Sep 19

Q&A With The 2018 Finger Drumming Champion

by in Interviews

When he was growing up in Tours, France, French-English hip-hop/electronic beatmaker, producer and finger drummer extraordinaire Beat Matazz dreamed of, much like his heroes AIR, being surrounded by analog synthesisers, sequencers, and drum machines. With time, as he fell in love with the music of Flying Lotus, Samiyam, Prefuse 73, James Blake, Hiatus Kaiyote, and Amon Tobin, caught their vibes, and began to build his own collection of customised studio gear and software. Electronic music production led him towards his current area of expertise: finger drumming.
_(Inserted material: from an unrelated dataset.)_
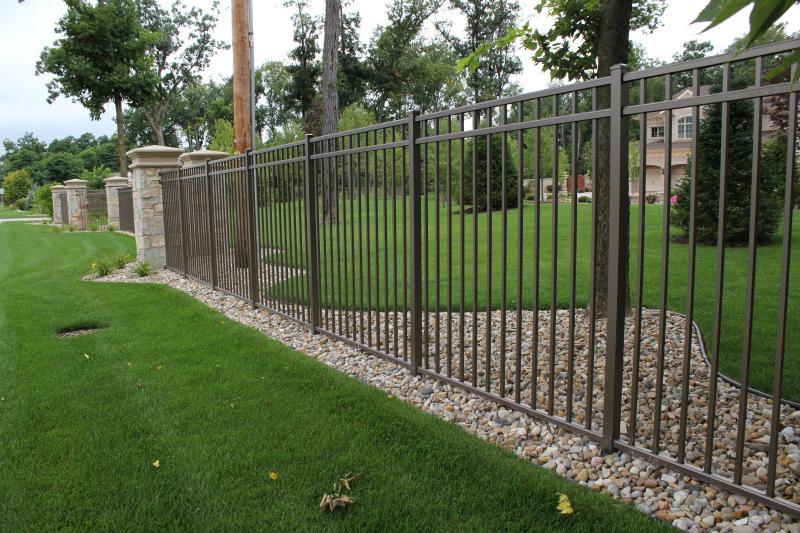 Residential Aluminum Fencing1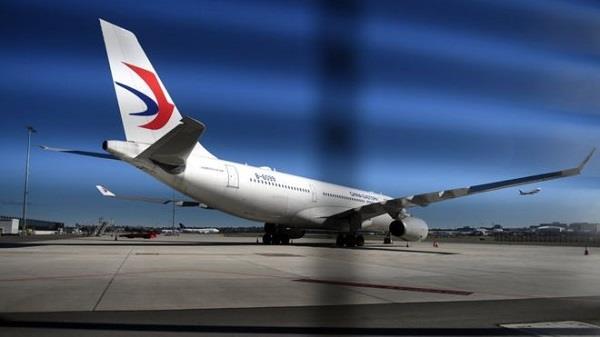 विमान में लगे झटके,  26 यात्री घायल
Beat Matazz has been presenting his furiously funky finger drumming routines to live audiences since 2015, but earlier this year, he took things to a new level when he ousted all challengers to win the Sample Music Festival 2018 Finger Drumming Competition in Berlin with a ridiculous routine. Since then, he’s been building relationships with Herrmutt Lobby’s Playground App, Akai, and us here at Melodics. With an upcoming Melodics lesson based on his winning performance in the works, we spoke with him about finger drumming and his time at the competition. Check out his winning performance here (scroll to 2:33)

 

Could you talk a bit about your musical experiences before you started finger drumming?

I started out at age six as a classical percussionist, xylophone, marimba, and timbales. When I was a teenager, my teacher agreed to teach me drums as I wasn’t to keen on classical music. These experiences gave me the rhythmic skills to drum in many bands for many genres. I played pop, hip-hop, electro-funk, experimental, world music and even in a marching band.

 

How did you end up adding finger drumming to your skill set?

In parallel with drumming, I started using music software like Reason and Ableton to make music for fun. After years of composing, I became frustrated and bought my first Akai MPC500 [sampling workstation] off Leboncoin (the French version of Craiglist). Hardware-based beatmaking made sense to me, and a gigantic world opened up. It allowed me to link the unlimited creative paths afforded by software to a tactile instrument. I remember sampling George Gershwin’s ‘Summertime’ and thinking, “Oh my god this sounds like a perfect hip-hop instrumental!” At the time, I was attending an art school in Nantes. I was very focused on sound art and music. They kicked me out, which gave me the perfect opportunity to fully devote myself to music.


You discovered finger drumming by using the Akai MPC500. What was it about the process that inspired you to devote so much time to developing your skill-level?

I love the portability of pad controllers and the musical genres that rely on them. The research process you go through to create these very personal textures and sounds are very important to me. You can tune samples far more than you can tune a real snare drum. I can also put more of myself into the rhythms of the music by playing them. I love the trance state I enter when I’m in my home studio. Thanks to my previous drumming experience, and having created tracks with software, I already had the core skill sets. I just needed to combine them. I tweaked my finger positioning and started to work and play hard.

 

What sort of approach did you take when you started practicing your finger drumming?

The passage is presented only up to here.